=== Material shown ===
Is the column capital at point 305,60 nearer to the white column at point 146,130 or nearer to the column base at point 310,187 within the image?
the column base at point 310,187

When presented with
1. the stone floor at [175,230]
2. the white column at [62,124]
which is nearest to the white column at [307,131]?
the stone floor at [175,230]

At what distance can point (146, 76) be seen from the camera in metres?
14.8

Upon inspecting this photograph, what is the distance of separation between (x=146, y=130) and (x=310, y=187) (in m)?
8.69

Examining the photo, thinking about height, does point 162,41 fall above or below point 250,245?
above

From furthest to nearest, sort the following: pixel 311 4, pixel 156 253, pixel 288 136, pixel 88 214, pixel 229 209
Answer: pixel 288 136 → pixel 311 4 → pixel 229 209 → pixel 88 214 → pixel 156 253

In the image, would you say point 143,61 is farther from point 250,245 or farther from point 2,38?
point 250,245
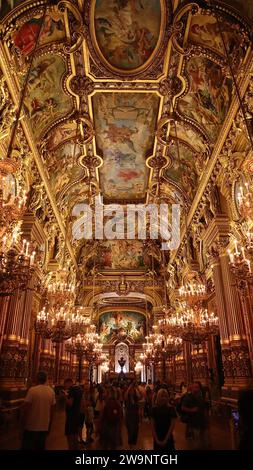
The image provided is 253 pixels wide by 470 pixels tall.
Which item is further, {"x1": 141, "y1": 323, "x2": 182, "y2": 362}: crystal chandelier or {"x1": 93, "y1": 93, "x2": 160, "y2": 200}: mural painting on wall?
{"x1": 141, "y1": 323, "x2": 182, "y2": 362}: crystal chandelier

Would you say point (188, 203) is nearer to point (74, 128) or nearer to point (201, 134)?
point (201, 134)

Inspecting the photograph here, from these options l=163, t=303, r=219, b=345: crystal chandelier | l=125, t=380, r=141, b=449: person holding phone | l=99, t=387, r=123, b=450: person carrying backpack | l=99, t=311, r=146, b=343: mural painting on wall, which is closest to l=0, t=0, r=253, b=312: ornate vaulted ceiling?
l=163, t=303, r=219, b=345: crystal chandelier

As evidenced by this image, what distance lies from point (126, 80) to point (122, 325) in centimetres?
2794

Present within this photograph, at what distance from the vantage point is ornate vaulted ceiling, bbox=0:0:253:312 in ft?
27.5

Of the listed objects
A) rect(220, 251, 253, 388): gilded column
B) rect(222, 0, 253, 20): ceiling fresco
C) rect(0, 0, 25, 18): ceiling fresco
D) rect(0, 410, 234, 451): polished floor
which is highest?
rect(222, 0, 253, 20): ceiling fresco

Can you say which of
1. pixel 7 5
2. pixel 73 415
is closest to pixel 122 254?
pixel 73 415

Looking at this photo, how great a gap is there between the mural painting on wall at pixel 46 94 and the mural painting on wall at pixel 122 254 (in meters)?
13.2

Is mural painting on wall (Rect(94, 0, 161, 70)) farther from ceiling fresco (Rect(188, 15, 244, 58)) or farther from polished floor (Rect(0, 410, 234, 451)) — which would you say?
polished floor (Rect(0, 410, 234, 451))

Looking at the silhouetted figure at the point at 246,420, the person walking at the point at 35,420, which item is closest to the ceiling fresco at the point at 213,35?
the silhouetted figure at the point at 246,420

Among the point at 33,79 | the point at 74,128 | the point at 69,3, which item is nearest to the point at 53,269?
the point at 74,128

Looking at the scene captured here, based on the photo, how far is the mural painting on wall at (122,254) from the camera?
23.9m

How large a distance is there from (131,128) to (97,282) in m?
14.4

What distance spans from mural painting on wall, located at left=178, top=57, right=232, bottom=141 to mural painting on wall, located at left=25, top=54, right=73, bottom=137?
3987 millimetres

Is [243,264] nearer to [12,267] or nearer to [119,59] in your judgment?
[12,267]
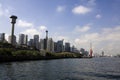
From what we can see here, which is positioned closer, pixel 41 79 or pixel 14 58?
pixel 41 79

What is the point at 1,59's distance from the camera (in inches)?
6634

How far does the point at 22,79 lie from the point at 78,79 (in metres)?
14.8

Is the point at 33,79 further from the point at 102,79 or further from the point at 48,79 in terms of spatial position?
the point at 102,79

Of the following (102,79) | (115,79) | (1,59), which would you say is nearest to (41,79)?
(102,79)

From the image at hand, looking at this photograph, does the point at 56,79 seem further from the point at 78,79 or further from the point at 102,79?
the point at 102,79

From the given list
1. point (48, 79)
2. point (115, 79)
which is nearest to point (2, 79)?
point (48, 79)

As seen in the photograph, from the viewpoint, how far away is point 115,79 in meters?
62.1

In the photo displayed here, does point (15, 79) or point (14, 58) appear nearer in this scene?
point (15, 79)

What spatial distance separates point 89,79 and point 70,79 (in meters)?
5.23

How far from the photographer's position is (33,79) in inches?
2303

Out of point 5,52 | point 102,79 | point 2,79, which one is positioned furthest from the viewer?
point 5,52

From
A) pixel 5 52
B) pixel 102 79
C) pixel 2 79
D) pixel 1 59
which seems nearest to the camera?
pixel 2 79

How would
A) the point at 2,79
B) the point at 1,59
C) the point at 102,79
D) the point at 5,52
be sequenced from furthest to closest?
the point at 5,52
the point at 1,59
the point at 102,79
the point at 2,79

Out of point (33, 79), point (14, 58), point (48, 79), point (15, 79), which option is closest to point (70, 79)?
point (48, 79)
===
● **Prompt**
Write out the material above once more, exactly as it reads, with no pictures.

● **Final result**
Is the column capital at point 305,60 nearer to the white column at point 146,130 or nearer to the column base at point 310,187 within the image?
the column base at point 310,187

When presented with
1. the stone floor at [175,230]
2. the white column at [62,124]
which is nearest to the white column at [307,131]?
the stone floor at [175,230]

At what distance can point (146, 76) be seen from the camera in metres?
14.8

Upon inspecting this photograph, what is the distance of separation between (x=146, y=130) and (x=310, y=187) (in m)?
8.69

Examining the photo, thinking about height, does point 162,41 fall above or below point 250,245?
above

From furthest to nearest, sort the following: pixel 311 4, pixel 156 253, pixel 288 136, pixel 88 214, pixel 229 209
Answer: pixel 288 136 → pixel 311 4 → pixel 229 209 → pixel 88 214 → pixel 156 253

In the image, would you say point 143,61 is farther from point 250,245 or farther from point 2,38?
point 250,245
The image provided is 253 pixels wide by 470 pixels tall.
Which item is further, {"x1": 141, "y1": 323, "x2": 182, "y2": 362}: crystal chandelier or {"x1": 93, "y1": 93, "x2": 160, "y2": 200}: mural painting on wall?
{"x1": 141, "y1": 323, "x2": 182, "y2": 362}: crystal chandelier

Would you say point (188, 203) is nearer to point (74, 128) or nearer to point (201, 134)?
point (201, 134)

Inspecting the photograph here, from these options l=163, t=303, r=219, b=345: crystal chandelier | l=125, t=380, r=141, b=449: person holding phone | l=99, t=387, r=123, b=450: person carrying backpack | l=99, t=311, r=146, b=343: mural painting on wall, which is closest to l=0, t=0, r=253, b=312: ornate vaulted ceiling?
l=163, t=303, r=219, b=345: crystal chandelier

As evidenced by this image, what distance lies from point (126, 80) to point (122, 325) in centimetres?
2794

Present within this photograph, at what distance from the vantage point is ornate vaulted ceiling, bbox=0:0:253:312 in ft?
27.5

Of the listed objects
A) rect(220, 251, 253, 388): gilded column
B) rect(222, 0, 253, 20): ceiling fresco
C) rect(0, 0, 25, 18): ceiling fresco
D) rect(0, 410, 234, 451): polished floor
which is highest?
rect(222, 0, 253, 20): ceiling fresco

Can you say which of
1. pixel 7 5
2. pixel 73 415
is closest to pixel 122 254?
pixel 73 415

Looking at this photo, how great a gap is there between the mural painting on wall at pixel 46 94 and the mural painting on wall at pixel 122 254 (in meters)?
13.2

Is mural painting on wall (Rect(94, 0, 161, 70)) farther from ceiling fresco (Rect(188, 15, 244, 58)) or farther from polished floor (Rect(0, 410, 234, 451)) — which would you say?
polished floor (Rect(0, 410, 234, 451))

Looking at the silhouetted figure at the point at 246,420, the person walking at the point at 35,420, which item is closest to the ceiling fresco at the point at 213,35?
the silhouetted figure at the point at 246,420

Among the point at 33,79 | the point at 74,128 | the point at 69,3, which item is nearest to the point at 53,269?
the point at 74,128

Looking at the scene captured here, based on the photo, how far is the mural painting on wall at (122,254) from the camera?
23.9m

How large a distance is there from (131,128) to (97,282) in m?
14.4

What distance spans from mural painting on wall, located at left=178, top=57, right=232, bottom=141 to mural painting on wall, located at left=25, top=54, right=73, bottom=137?
3987 millimetres

Is [243,264] nearer to [12,267] or nearer to [119,59] in your judgment?
[12,267]
From what we can see here, which is positioned closer, pixel 41 79 or pixel 14 58?
pixel 41 79

What is the point at 1,59's distance from the camera (in inches)?
6634

How far does the point at 22,79 lie from the point at 78,79 (in metres)?
14.8

Is the point at 33,79 further from the point at 102,79 or further from the point at 48,79 in terms of spatial position?
the point at 102,79

Of the following (102,79) | (115,79) | (1,59), which would you say is nearest to (41,79)?
(102,79)

From the image at hand, looking at this photograph, does the point at 56,79 seem further from the point at 78,79 or further from the point at 102,79?
the point at 102,79

From the given list
1. point (48, 79)
2. point (115, 79)
which is nearest to point (2, 79)?
point (48, 79)

As seen in the photograph, from the viewpoint, how far away is point 115,79 in meters?
62.1

In the photo displayed here, does point (15, 79) or point (14, 58) appear nearer in this scene?
point (15, 79)

What spatial distance separates point 89,79 and point 70,79 (in meters)?
5.23

How far from the photographer's position is (33,79) in inches?
2303

Out of point 5,52 | point 102,79 | point 2,79, which one is positioned furthest from the viewer?
point 5,52

From
A) pixel 5 52
B) pixel 102 79
C) pixel 2 79
D) pixel 1 59
which seems nearest to the camera?
pixel 2 79

How would
A) the point at 2,79
B) the point at 1,59
C) the point at 102,79
D) the point at 5,52
be sequenced from furthest to closest?
the point at 5,52
the point at 1,59
the point at 102,79
the point at 2,79

Out of point (33, 79), point (14, 58), point (48, 79), point (15, 79), which option is closest to point (70, 79)?
point (48, 79)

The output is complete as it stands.